- [Fragmento seleccionado]
==========

El SUFRAGIO CRISTIANO: Cómo y por qué es necesario orar por las almas del Purgatorio
En su verdadero significado, el sufragio es cualquier ayuda que un fiel ofrece a otro para obtener de Dios la remisión de una pena temporal, y comúnmente se refiere al socorro que los vivos prestan a las almas sufrientes en el Purgatorio, ayudándolas a pagar las deudas de pena temporal contraídas con la justicia divina.
La posibilidad y realidad del sufragio han sido definidas por la Iglesia como verdad de fe, especialmente en respuesta a los errores de la Iglesia Oriental separada y de los Protestantes.
El Sínodo de Arrás de 1025 admite que los vivos pueden pagar con sus buenas obras las deudas espirituales de los difuntos, quienes ya no pueden hacerlo por sí mismos. El Primer Concilio de Lyon (1245) enseña claramente la existencia del Purgatorio y la posibilidad del sufragio. El Segundo Concilio de Lyon (1274) reafirma esta doctrina y especifica las obras más útiles para sufragar las almas del Purgatorio: la Santa Misa, las limosnas y otras obras de piedad aprobadas por la tradición de la Iglesia. En 1439, el Concilio de Florencia repite casi literalmente las expresiones del Concilio de Lyon.
Sisto IV (1476) afirmó solemnemente, por primera vez, que las indulgencias pueden aplicarse también a las almas de los difuntos.
El Concilio de Trento, al combatir los errores de los Protestantes, declaró definitivamente que los sufragios son posibles y que entre ellos, el primero en importancia es la Santa Misa, cuyo valor satisfactorio puede extenderse tanto a los vivos como a los difuntos.
Las afirmaciones de la Iglesia, cuya autoridad en el plano teológico es determinante y decisiva, se fundamentan no solo en la Sagrada Escritura, sino también en la constante tradición de toda la Iglesia.

==========

- [Datos almacenados]
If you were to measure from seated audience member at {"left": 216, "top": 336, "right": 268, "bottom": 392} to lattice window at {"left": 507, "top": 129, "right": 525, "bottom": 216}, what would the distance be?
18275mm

==========

- [Instrucciones]
1: Copie del fragmento sobre el sufragio, sin alteraciones, el pasaje comprendido entre "El Concilio de Trento, al" y "a los difuntos.", ambos incluidos.
2: Indique si cada afirmación concuerda con el fragmento sobre el sufragio, respondiendo sí o no y citando literalmente las palabras que lo deciden: (a) El Sínodo de Arrás se celebró en 1025. (b) Según el Concilio de Trento, el sufragio de mayor importancia son las limosnas. (c) El Segundo Concilio de Lyon tuvo lugar en 1274.
Las líneas almacenadas forman un material independiente del fragmento.

- [Soluciones]
1:
El Concilio de Trento, al combatir los errores de los Protestantes, declaró definitivamente que los sufragios son posibles y que entre ellos, el primero en importancia es la Santa Misa, cuyo valor satisfactorio puede extenderse tanto a los vivos como a los difuntos.

2:
(a) Sí: «El Sínodo de Arrás de 1025».
(b) No: «el primero en importancia es la Santa Misa».
(c) Sí: «El Segundo Concilio de Lyon (1274)».